Provided material below:
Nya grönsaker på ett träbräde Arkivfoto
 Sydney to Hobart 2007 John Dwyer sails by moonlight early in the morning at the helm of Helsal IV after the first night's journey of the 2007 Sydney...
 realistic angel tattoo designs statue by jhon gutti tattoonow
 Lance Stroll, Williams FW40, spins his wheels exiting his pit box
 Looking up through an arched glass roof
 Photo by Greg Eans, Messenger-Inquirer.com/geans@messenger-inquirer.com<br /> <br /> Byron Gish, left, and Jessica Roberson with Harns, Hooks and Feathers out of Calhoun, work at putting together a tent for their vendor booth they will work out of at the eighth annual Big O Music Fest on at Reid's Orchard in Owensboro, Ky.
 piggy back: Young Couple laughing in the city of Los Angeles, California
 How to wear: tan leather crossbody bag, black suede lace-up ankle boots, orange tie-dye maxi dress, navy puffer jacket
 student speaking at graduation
End of Provided material.
Provided material below:
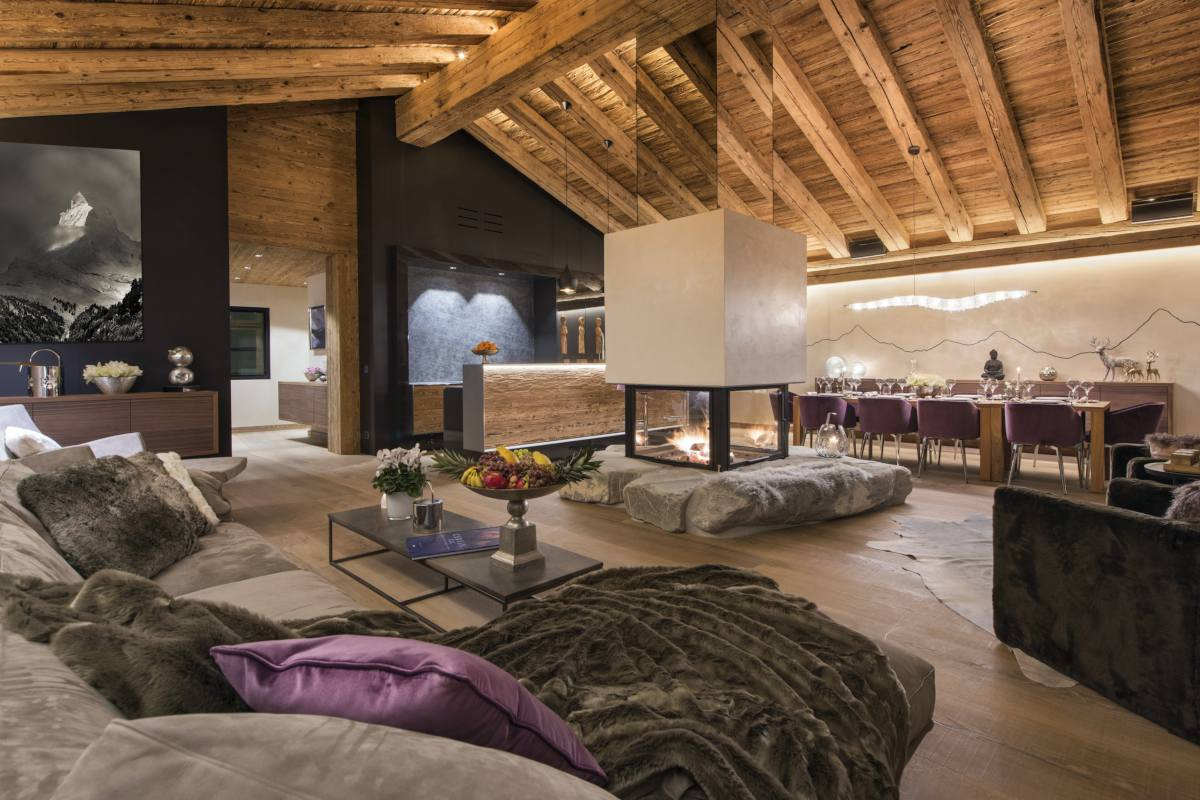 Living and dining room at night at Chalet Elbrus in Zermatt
End of Provided material.
[Task objective]:
Lines to set down from above: the line with "Looking up through an arched glass roof", the line with "student speaking at graduation", and every line between, each exactly as written.

[Your solution]:
 Looking up through an arched glass roof
 Photo by Greg Eans, Messenger-Inquirer.com/geans@messenger-inquirer.com<br /> <br /> Byron Gish, left, and Jessica Roberson with Harns, Hooks and Feathers out of Calhoun, work at putting together a tent for their vendor booth they will work out of at the eighth annual Big O Music Fest on at Reid's Orchard in Owensboro, Ky.
 piggy back: Young Couple laughing in the city of Los Angeles, California
 How to wear: tan leather crossbody bag, black suede lace-up ankle boots, orange tie-dye maxi dress, navy puffer jacket
 student speaking at graduation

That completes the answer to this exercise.